Eidos has released recommended system specifications for its upcoming reboot of the Thief franchise, including promised support for AMD's low-level Mantle application programming interface (API.)
The original titles in the series, Looking Glass Studios' Thief: The Dark Project, launched in 1998 to critical acclaim. The first game to use both visibility and audibility as stealth mechanics, the game was praised for its artificial intelligence and the freedom offered to the player to complete missions in a variety of ways both lethal and non-lethal. Its game engine, known as the Dark Engine, would find a use in the sequel Thief II: The Metal Age and System Shock 2 - although here the stealth elements would be less obvious.
'Even with the advent of next-gen consoles, for many old-school fans Thief will always be most at home on the PC,' claimed Edios' Valerie Bourdeau when introducing the system specs of the franchise's reboot. 'To ensure the best possible experience on the platform, we've teamed up once again with the pros at Nixxes, who previously worked on the PC version of Deus Ex: Human Revolution and last year's Tomb Raider.

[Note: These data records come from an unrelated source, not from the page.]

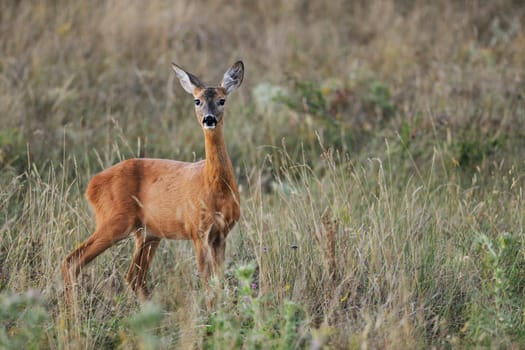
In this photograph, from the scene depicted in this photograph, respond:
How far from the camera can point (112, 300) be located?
5273 millimetres

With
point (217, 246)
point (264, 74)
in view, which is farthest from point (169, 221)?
point (264, 74)

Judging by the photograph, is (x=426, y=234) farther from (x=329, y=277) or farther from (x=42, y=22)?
(x=42, y=22)

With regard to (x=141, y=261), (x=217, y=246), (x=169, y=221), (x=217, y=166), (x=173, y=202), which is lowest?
(x=141, y=261)

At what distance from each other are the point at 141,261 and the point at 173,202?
0.54m

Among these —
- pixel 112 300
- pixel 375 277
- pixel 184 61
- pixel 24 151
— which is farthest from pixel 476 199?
pixel 184 61

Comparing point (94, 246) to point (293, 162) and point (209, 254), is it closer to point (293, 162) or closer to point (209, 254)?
point (209, 254)

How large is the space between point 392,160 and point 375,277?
3.26m

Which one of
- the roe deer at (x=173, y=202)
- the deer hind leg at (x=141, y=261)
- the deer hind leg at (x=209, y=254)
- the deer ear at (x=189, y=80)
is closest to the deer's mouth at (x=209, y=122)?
the roe deer at (x=173, y=202)

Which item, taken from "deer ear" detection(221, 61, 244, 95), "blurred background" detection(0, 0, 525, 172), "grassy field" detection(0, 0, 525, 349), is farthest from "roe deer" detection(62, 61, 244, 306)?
"blurred background" detection(0, 0, 525, 172)

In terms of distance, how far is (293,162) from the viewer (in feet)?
20.8

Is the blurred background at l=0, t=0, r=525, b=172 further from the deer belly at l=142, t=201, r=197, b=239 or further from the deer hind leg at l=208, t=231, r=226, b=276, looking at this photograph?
the deer hind leg at l=208, t=231, r=226, b=276

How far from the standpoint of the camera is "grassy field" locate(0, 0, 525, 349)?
4777mm

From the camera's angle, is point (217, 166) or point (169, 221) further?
point (169, 221)

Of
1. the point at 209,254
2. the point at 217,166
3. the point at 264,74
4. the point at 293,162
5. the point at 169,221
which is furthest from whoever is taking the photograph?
the point at 264,74
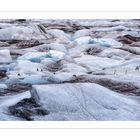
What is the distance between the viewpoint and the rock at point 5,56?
226cm

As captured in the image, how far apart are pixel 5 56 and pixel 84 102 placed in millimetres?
559

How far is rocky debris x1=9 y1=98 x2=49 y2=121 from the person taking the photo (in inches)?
76.4

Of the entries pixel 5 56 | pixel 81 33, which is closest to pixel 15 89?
pixel 5 56

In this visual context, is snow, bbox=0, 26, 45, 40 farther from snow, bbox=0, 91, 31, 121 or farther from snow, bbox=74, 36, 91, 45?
snow, bbox=0, 91, 31, 121

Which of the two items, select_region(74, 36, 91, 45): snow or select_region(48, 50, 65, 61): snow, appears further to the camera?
select_region(74, 36, 91, 45): snow

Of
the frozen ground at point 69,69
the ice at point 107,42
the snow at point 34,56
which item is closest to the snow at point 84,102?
the frozen ground at point 69,69

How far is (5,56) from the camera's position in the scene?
229 centimetres

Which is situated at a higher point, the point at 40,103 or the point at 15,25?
the point at 15,25

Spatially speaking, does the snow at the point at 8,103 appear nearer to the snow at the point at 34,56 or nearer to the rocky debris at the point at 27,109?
the rocky debris at the point at 27,109

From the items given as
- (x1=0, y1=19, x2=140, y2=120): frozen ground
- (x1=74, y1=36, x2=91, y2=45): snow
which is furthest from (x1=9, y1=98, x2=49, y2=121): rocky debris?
(x1=74, y1=36, x2=91, y2=45): snow
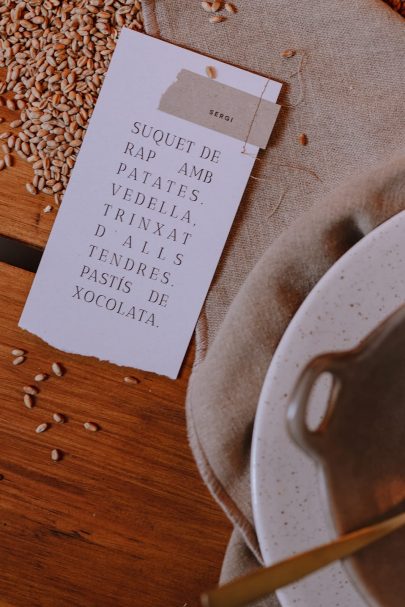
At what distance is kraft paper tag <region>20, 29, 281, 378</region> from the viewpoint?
0.67 meters

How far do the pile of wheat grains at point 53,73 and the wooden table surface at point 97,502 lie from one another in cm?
21

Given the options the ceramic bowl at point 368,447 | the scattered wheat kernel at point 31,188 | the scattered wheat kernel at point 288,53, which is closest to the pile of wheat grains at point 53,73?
the scattered wheat kernel at point 31,188

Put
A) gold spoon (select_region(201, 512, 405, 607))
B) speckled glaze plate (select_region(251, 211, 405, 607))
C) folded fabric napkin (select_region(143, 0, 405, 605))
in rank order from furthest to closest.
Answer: folded fabric napkin (select_region(143, 0, 405, 605))
speckled glaze plate (select_region(251, 211, 405, 607))
gold spoon (select_region(201, 512, 405, 607))

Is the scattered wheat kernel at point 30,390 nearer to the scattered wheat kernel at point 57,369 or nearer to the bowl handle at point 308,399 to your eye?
the scattered wheat kernel at point 57,369

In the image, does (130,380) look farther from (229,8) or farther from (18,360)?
(229,8)

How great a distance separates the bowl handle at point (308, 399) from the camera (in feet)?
1.40

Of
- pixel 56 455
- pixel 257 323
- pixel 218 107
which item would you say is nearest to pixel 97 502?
pixel 56 455

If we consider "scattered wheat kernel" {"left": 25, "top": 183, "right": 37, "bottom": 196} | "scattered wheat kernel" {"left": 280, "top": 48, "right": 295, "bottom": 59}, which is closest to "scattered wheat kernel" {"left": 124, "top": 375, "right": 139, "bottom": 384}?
"scattered wheat kernel" {"left": 25, "top": 183, "right": 37, "bottom": 196}

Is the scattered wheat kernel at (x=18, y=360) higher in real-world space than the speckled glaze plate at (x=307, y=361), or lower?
lower

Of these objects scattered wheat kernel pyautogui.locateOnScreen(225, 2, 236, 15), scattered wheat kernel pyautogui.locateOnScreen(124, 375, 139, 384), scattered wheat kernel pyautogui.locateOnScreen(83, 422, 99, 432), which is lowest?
scattered wheat kernel pyautogui.locateOnScreen(83, 422, 99, 432)

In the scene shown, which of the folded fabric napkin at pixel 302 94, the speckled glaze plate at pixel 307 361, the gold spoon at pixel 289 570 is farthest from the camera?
the folded fabric napkin at pixel 302 94

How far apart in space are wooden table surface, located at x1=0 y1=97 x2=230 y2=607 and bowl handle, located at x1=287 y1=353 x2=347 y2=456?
0.25 m

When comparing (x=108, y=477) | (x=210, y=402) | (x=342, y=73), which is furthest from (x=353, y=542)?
(x=342, y=73)

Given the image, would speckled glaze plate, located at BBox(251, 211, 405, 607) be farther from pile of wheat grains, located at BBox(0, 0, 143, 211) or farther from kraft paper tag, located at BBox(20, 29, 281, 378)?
pile of wheat grains, located at BBox(0, 0, 143, 211)
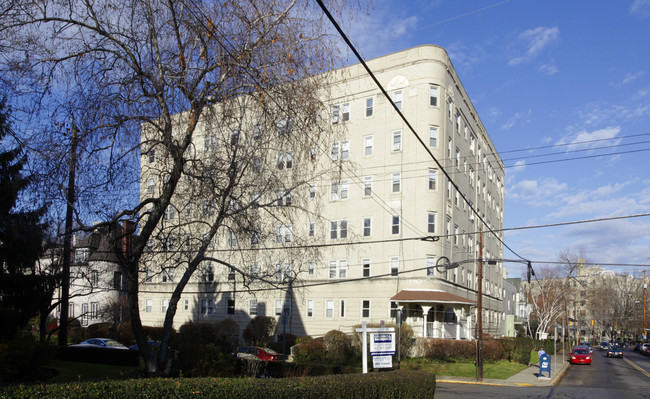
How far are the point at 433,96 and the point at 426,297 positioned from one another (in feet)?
51.6

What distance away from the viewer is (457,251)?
155 feet

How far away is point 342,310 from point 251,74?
33.1m

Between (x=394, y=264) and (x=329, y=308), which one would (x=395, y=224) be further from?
(x=329, y=308)

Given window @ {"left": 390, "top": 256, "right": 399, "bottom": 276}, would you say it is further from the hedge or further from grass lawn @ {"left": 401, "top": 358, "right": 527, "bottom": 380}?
the hedge

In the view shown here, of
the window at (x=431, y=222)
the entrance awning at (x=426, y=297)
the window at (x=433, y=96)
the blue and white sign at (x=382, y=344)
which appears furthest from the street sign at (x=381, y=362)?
the window at (x=433, y=96)

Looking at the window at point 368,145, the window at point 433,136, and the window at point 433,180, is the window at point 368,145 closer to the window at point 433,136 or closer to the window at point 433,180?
the window at point 433,136

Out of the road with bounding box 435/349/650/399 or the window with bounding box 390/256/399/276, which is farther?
the window with bounding box 390/256/399/276

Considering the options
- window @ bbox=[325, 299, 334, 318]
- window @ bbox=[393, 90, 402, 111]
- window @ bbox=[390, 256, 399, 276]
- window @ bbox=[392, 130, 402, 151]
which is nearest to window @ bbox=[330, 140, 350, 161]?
window @ bbox=[392, 130, 402, 151]

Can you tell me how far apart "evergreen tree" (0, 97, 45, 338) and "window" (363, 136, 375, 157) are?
2856 centimetres

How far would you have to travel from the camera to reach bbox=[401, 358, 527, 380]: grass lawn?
33.8 meters

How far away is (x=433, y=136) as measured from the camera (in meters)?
43.0

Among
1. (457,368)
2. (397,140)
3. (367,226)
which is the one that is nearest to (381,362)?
(457,368)

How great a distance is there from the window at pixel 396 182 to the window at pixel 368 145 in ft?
9.67

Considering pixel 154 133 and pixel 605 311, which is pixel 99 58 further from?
pixel 605 311
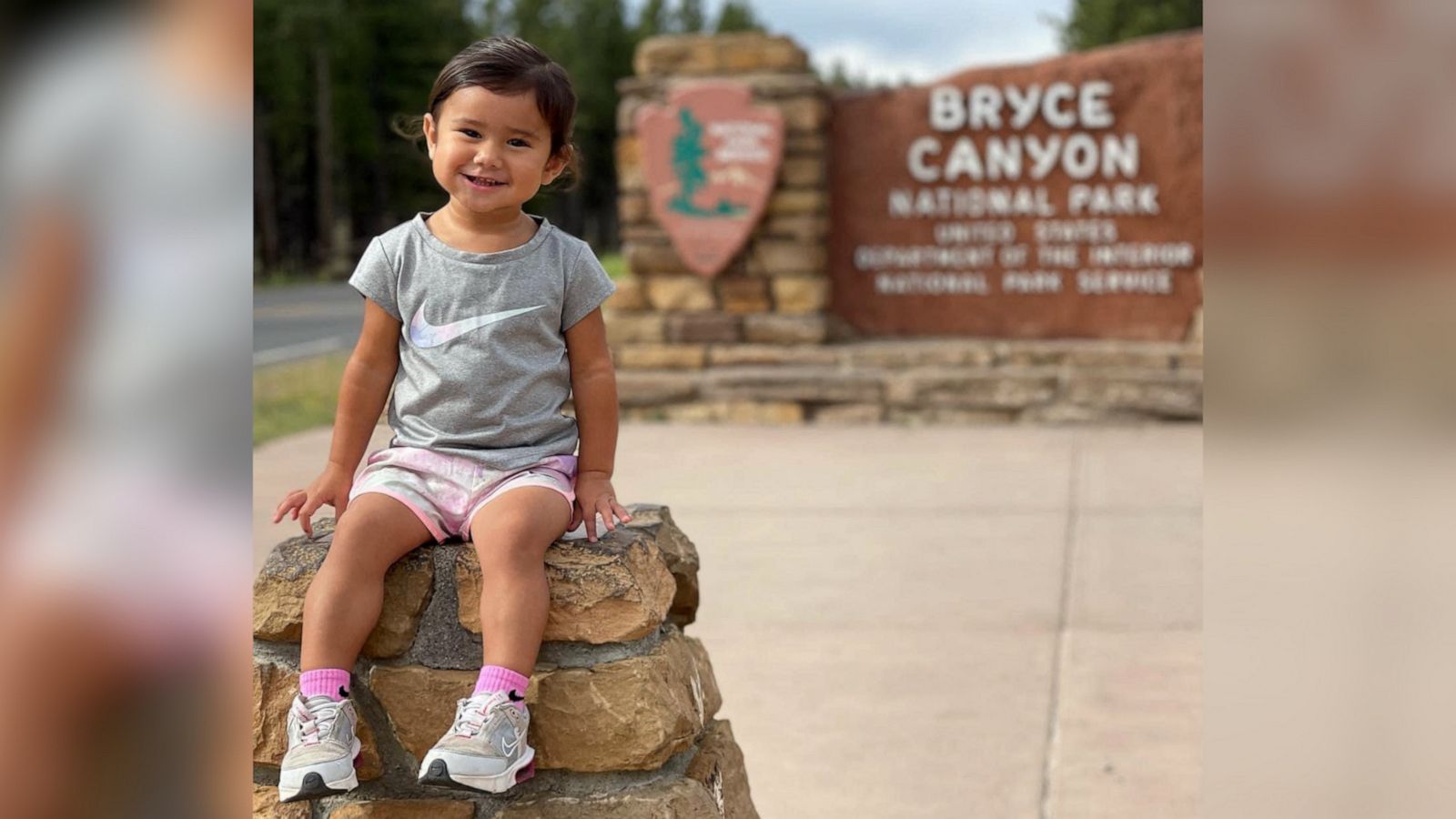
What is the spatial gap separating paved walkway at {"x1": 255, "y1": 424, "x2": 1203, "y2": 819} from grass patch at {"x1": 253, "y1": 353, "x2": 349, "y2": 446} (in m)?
1.14

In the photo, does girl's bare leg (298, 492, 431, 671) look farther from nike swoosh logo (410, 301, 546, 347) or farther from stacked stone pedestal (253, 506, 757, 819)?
nike swoosh logo (410, 301, 546, 347)

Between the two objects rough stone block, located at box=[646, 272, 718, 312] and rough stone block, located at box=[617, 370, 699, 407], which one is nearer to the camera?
rough stone block, located at box=[617, 370, 699, 407]

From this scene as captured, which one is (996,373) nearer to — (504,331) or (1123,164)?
(1123,164)

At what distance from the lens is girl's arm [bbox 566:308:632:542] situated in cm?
214

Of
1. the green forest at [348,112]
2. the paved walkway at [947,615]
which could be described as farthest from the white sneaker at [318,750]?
the green forest at [348,112]

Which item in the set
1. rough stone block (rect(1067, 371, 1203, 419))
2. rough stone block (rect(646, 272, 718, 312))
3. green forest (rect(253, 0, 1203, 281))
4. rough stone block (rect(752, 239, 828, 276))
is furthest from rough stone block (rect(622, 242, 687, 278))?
green forest (rect(253, 0, 1203, 281))

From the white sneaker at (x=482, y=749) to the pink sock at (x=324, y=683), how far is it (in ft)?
0.53

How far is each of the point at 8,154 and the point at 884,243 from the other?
27.9 feet

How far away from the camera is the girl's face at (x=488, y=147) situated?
201 cm

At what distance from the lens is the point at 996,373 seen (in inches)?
345

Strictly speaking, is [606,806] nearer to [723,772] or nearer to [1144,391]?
[723,772]

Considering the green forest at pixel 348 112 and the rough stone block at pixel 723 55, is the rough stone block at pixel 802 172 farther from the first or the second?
the green forest at pixel 348 112

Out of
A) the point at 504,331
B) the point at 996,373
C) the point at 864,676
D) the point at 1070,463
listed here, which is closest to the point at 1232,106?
the point at 504,331

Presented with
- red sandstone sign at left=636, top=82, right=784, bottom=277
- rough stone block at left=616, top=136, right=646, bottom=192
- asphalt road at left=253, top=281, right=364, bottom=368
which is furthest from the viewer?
asphalt road at left=253, top=281, right=364, bottom=368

Now that we're done tinkering and optimising every aspect of the game, we can finally announce the minimum and recommended system requirements.'
Those system requirements see the minimum bar set at a Vista-based PC with a 'high-performance dual core CPU or quad core CPU,' alongside 4GB of RAM and an AMD Radeon 4800 or Nvidia GeForce GTS 250 series graphics card or better. 20GB of hard drive space is required to install the game, and DirectX 10 is a minimum requirement with no support for DirectX 9.
Those who want a smoother experience are recommended to use Windows 7 or 8 on a PC with either an AMD FX 8000 series or Intel Core i7 quad-core or better processor, more than 4GB of RAM, and an AMD Radeon R9 or Nvidia GeForce GTX 660 graphics card or better. Naturally, Eidos is also recommended a move to DirectX 11 to take advantage of the improvements in graphical fidelity possible under Microsoft's latest APIs.
Bourdeau has also claimed that AMD, as the official hardware partner for the title, has also helped Nixxes add support for the company's Mantle low-level API - promising performance improvements on compatible graphics chips. Support for Eyefinity multi-display rigs and AMD's TrueAudio codec are also promised.
Thief launches in Europe on the 28th of February on Windows, PlayStations 3 and 4, and Xboxes 360 and One.